Question

Harmonizing Gene Annotations for Meta-Analysis of GSE68183 and GSE80178

0

Entering edit mode

Dhite • 0

@1d6e7eb8

Last seen 4 months ago

Indonesia

I am currently working on a meta-analysis involving two GEO datasets: GSE68183 and GSE80178. Both datasets include CEL files, and I aim to process them to ensure consistent gene annotations across both studies. However, I have encountered several challenges:

The gene identifiers in the two datasets appear to differ, making it difficult to align them for comparative analysis.

I have attempted to process the CEL files using various R packages, including affy, affyio, oligo, and oligoclasses. Despite these efforts, I have been unable to generate consistent gene annotations.

I am seeking guidance on the following:

What are the recommended approaches to standardize gene identifiers between these two datasets?
Which tools or packages are best suited for processing CEL files from these specific GEO datasets to achieve consistent gene annotations?

Any insights, suggestions, or references to relevant resources would be greatly appreciated.

Best regards,

GEOquery • 341 views

ADD COMMENT • link updated 4 months ago by James W. MacDonald 68k • written 4 months ago by Dhite • 0

1

Entering edit mode

My recommendation would be to first translate probe identifiers to Ensembl gene IDs, for example with biomaRt, and then take the intersect. From "common universe" genes you can then proceed. The problem is that gene annotations change over time, so maybe a probe that 10 years ago captured geneA today is deprecated and considered an artifact, or annotations have changed. Hence, I would find it important to really only look at genes that are consistently annotated and have a stable Ensembl ID in all platforms, imho.

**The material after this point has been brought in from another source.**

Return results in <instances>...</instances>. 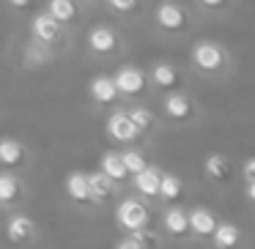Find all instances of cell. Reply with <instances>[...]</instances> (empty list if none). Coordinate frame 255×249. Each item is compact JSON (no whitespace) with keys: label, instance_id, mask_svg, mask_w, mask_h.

ADD REPLY • link 4 months ago ATpoint ★ 4.8k

score 0 · Answer 1 · 2024-11-18

Those are both HuGene-2.0 ST arrays, so there should be no differences. If you are getting the CEL files, it's a simple process to annotate.

library(BiocManager)
install(c("pd.hugene.2.0.st","hugene20sttranscriptcluster.db","affycoretools"))
getGEOSuppFiles("GSE80178")
getGEOSuppFiles("GSE68183")
setwd("GSE68183/")
untar("GSE68183_RAW.tar")
setwd("../GSE80178/")
untar("GSE80178_RAW.tar")
setwd("../")
library(oligo)
gse68 <- rma(read.celfiles(filenames = dir("GSE68183", "CEL", full.names = TRUE)))
gse80 <- rma(read.celfiles(filenames = dir("GSE80178", "CEL", full.names = TRUE)))
library(affycoretools)
gse68 <- annotatEset(gse68, hugene20sttranscriptcluster.db)
gse80 <- annotatEset(gse80, hugene20sttranscriptcluster.db)
> all.equal(fData(gse68), fData(gse80))
[1] TRUE
> head(fData(gse68))
          PROBEID ENTREZID SYMBOL
16650001 16650001     <NA>   <NA>
16650003 16650003     <NA>   <NA>
16650005 16650005     <NA>   <NA>
16650007 16650007     <NA>   <NA>
16650009 16650009     <NA>   <NA>
16650011 16650011     <NA>   <NA>
         GENENAME
16650001     <NA>
16650003     <NA>
16650005     <NA>
16650007     <NA>
16650009     <NA>
16650011     <NA>

And do note that the head of the featureData object shows a bunch of control probes that aren't annotated.